Aim of the task: Without including any pictures, write out all the entries exactly.

Dataset extract:
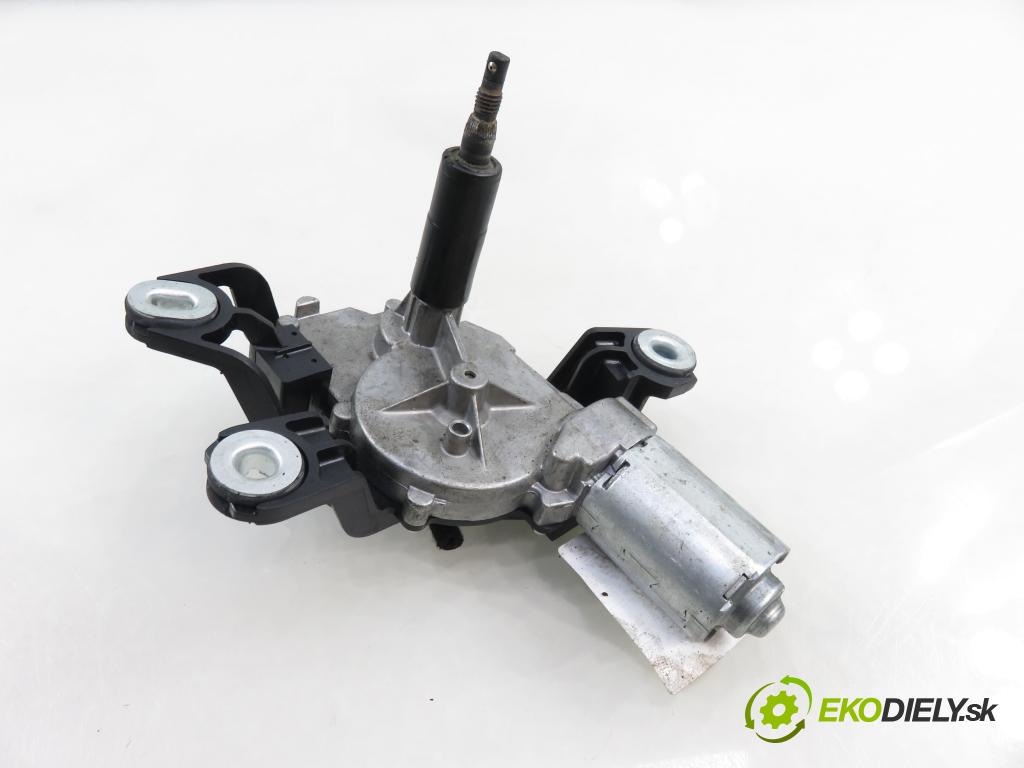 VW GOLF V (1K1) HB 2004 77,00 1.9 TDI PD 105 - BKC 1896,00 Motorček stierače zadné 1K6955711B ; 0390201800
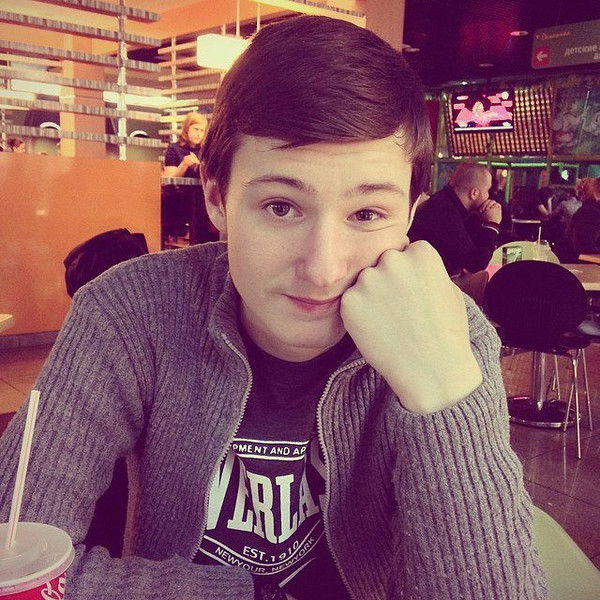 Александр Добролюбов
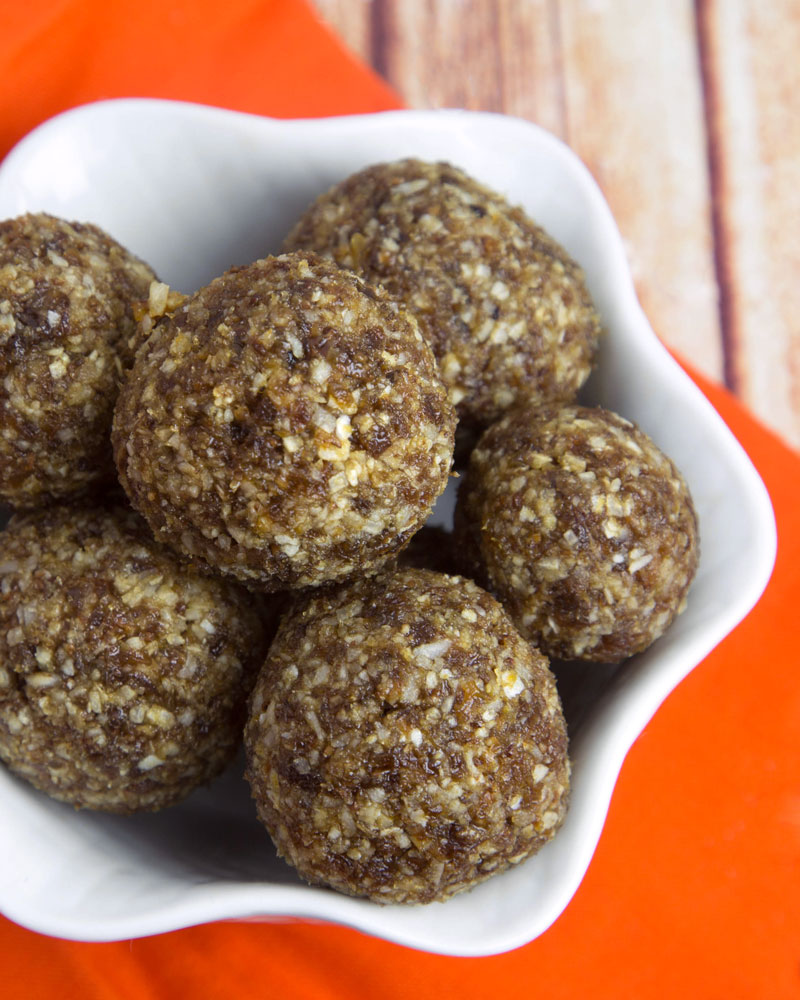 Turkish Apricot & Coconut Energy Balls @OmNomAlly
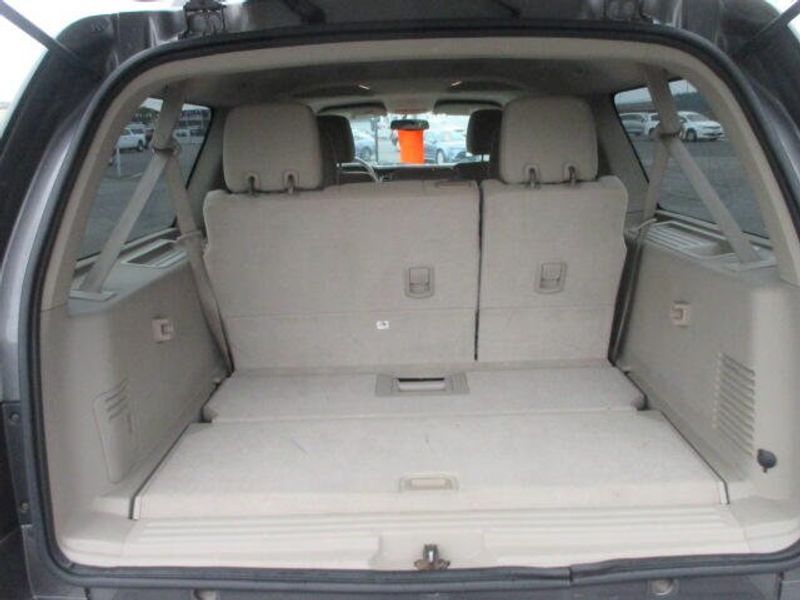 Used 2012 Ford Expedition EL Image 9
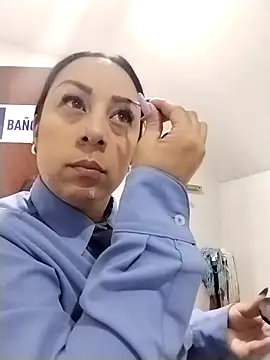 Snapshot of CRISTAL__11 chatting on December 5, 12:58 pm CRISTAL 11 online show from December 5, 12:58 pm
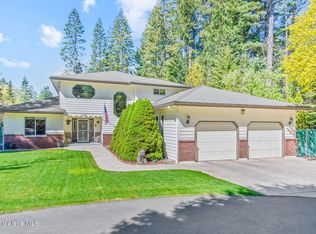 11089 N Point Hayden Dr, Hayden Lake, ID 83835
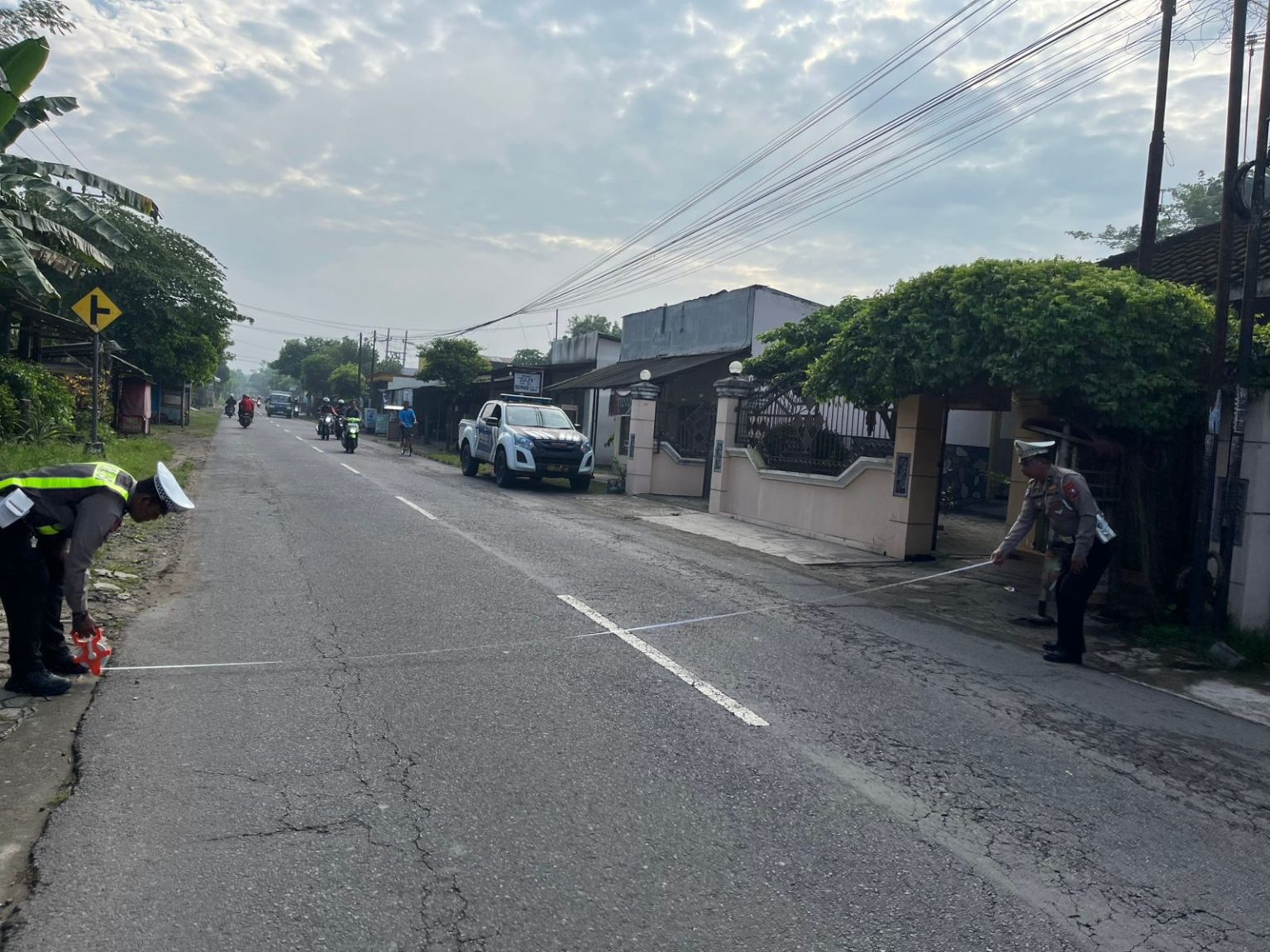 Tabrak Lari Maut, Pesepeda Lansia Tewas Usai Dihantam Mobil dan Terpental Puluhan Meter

Result:
 VW GOLF V (1K1) HB 2004 77,00 1.9 TDI PD 105 - BKC 1896,00 Motorček stierače zadné 1K6955711B ; 0390201800
 Александр Добролюбов
 Turkish Apricot & Coconut Energy Balls @OmNomAlly
 Used 2012 Ford Expedition EL Image 9
 Snapshot of CRISTAL__11 chatting on December 5, 12:58 pm CRISTAL 11 online show from December 5, 12:58 pm
 11089 N Point Hayden Dr, Hayden Lake, ID 83835
 Tabrak Lari Maut, Pesepeda Lansia Tewas Usai Dihantam Mobil dan Terpental Puluhan Meter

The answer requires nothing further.